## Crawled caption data
┌────────
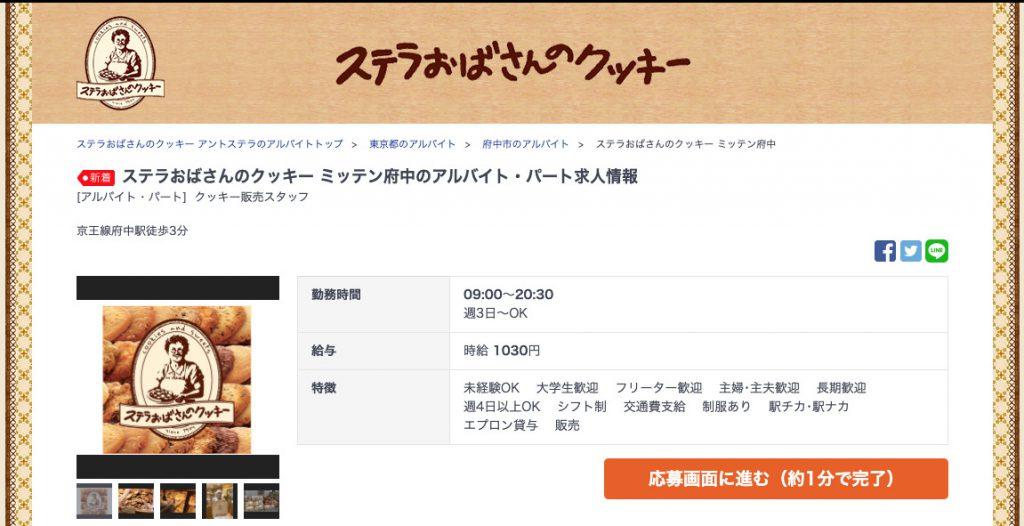 ステラおばさんのクッキー ミッテン府中店 求人情報 (2021/04/01時点)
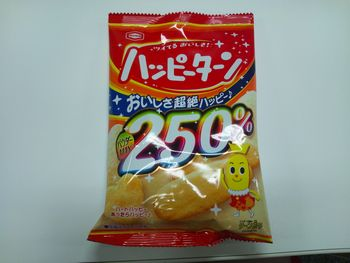20161130_間食(2)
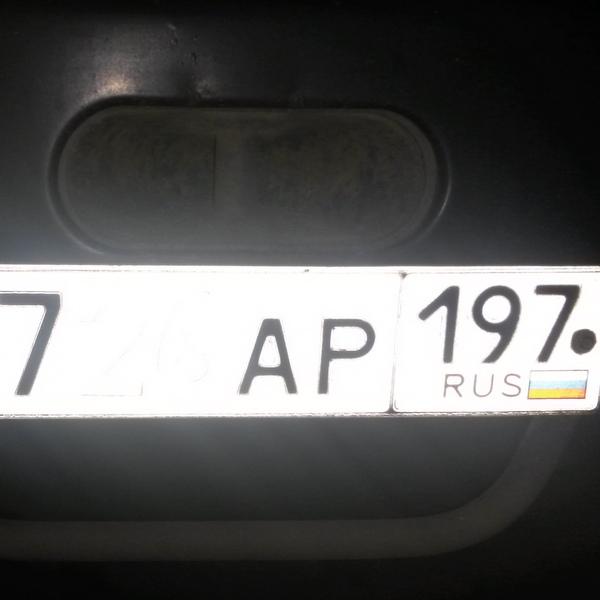 1-20131106_205518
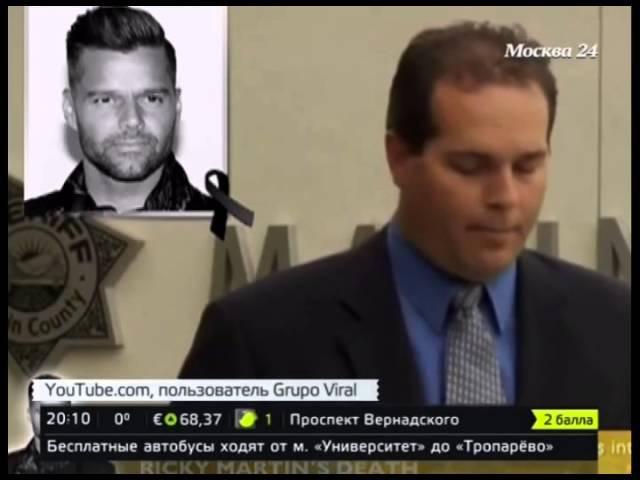 В сети распространяется видео с фейковой смертью Рики Мартина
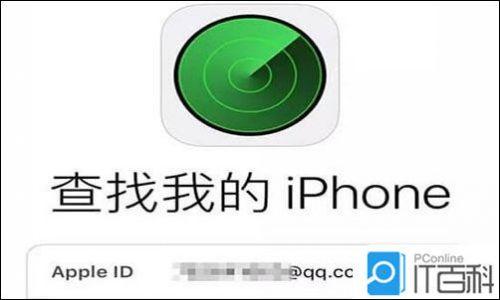 苹果手机忘记密码锁屏了怎么解决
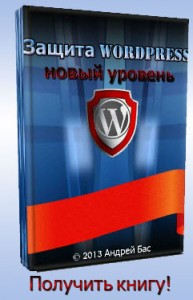 защита wordpress E-book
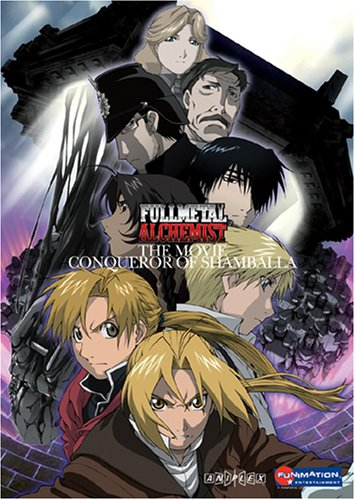 Fullmetal Alchemist: The Movie - The Conqueror of Shamballa Not Available Funimation! Unidisc 1-4210-0646-4 Anime / Japanimation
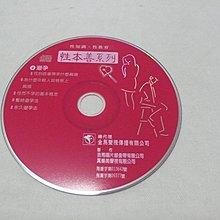 紫色小館64-4~~性本善系列 避孕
└────────
## What you should do
The copy starts at the line holding "защита wordpress E-book" and ends at the last line of the records above. Transcribe those lines exactly, pictures excluded.

## Output for this task
 защита wordpress E-book
 Fullmetal Alchemist: The Movie - The Conqueror of Shamballa Not Available Funimation! Unidisc 1-4210-0646-4 Anime / Japanimation
 紫色小館64-4~~性本善系列 避孕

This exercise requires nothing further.